Here is the beginning of what I have (in no particular order):



push ups with feet on chair
push ups with hands on chair
curls using chair as weight
side and roundhouse kicks while holding chair
squats holding back of chair to keep spine straight
quad stretch: hold on to back with one hand and pull foot up to butt with other hand (the chair is used for balance)
chair squats: fold arms in front and sit down and sit up from chair. Do not lock knees


----------



## Andy Moynihan (Mar 25, 2007)

Wait until the ref is distracted and then.......


----------



## Xue Sheng (Mar 25, 2007)

I'm thinking Geraldo Rivera.... or at least I think it was Geraldo Rivera


----------



## Ninjamom (Mar 25, 2007)

*Dips* with palms on chair and legs stretched out straight in front, and with feet either on the floor, or up on a second chair.

*Overhead squats *holding a stack of three or four folding chairs.


----------



## Kacey (Mar 25, 2007)

Kicks of all varieties using the chair as a target - over the seat from the front and each side, over the back, and through the hole.  These are great for teaching foot position, and also for forcing people to kick above their knees; the first time you hit a metal chair with your toes, you really notice!


----------



## ArmorOfGod (Mar 26, 2007)

Thank you everyone!
I love the idea of kicking over and through the chair--I never would have thought of that.
Also, the two that Ninjamom suggested have been added to my list and they will be used tonight in class!

AoG


----------



## Xue Sheng (Mar 26, 2007)

ArmorOfGod said:


> Thank you everyone!
> I love the idea of kicking over and through the chair--I never would have thought of that.
> Also, the two that Ninjamom suggested have been added to my list and they will be used tonight in class!
> 
> AoG


 
*WHAT!!!  *

 You didn't like my Geraldo suggestion.... chair get thrown and you duck as it comes flying at you (which is what Geraldo didn't do)..... how can that not be a good MA exercise!?!?!?!? :uhyeah:

On a serious note there is a stretch I got from my failed attempt at yoga years ago&#8230; it is just to darn peaceful for me. 

Sit on the edge of the chair, legs spread, feet flat on the floor.

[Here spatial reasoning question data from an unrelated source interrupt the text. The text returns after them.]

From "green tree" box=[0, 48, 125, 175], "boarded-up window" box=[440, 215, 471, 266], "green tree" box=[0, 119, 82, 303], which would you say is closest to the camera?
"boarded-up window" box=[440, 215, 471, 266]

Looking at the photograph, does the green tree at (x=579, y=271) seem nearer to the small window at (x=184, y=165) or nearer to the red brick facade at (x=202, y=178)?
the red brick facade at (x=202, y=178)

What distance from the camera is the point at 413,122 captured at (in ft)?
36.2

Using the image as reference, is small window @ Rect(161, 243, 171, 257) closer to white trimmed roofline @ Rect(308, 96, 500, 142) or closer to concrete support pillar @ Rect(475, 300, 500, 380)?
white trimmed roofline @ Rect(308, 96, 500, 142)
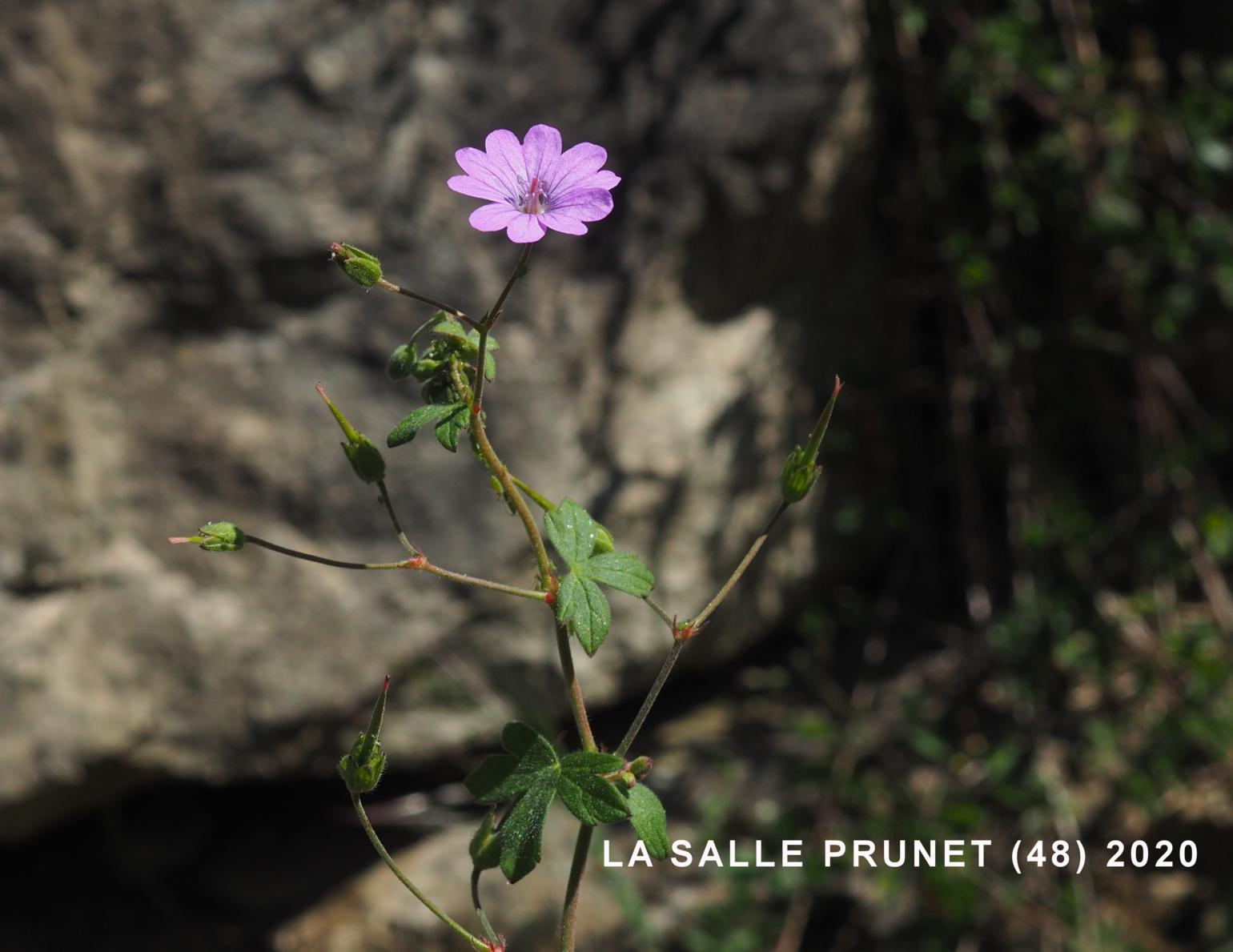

Fold arms across chest.

Lean upper body forward and leg arms hang down (relaxed) keeping arms crossed. 
Stay there for a few seconds and slowly raise back up to a sitting position


----------



## Can (Mar 26, 2007)

I mentioned this on another thread, but Bulgarian split squats are a great exercise:






You can do them with DBs or just bodyweight as well.


----------



## ArmorOfGod (Apr 13, 2007)

My list is now complete and I am going to do it again next week in class.  We only did about half of what I had planned last time because the air conditioner was broken.  It got really hot but I couldn't figure out why.  

Also, I am going to print the list and tape it to my chair so I can remember the order that I like and not forget any.

AoG


----------



## The Kai (Apr 14, 2007)

Up Dog and Down Dod with either your feet or hands on the chair


----------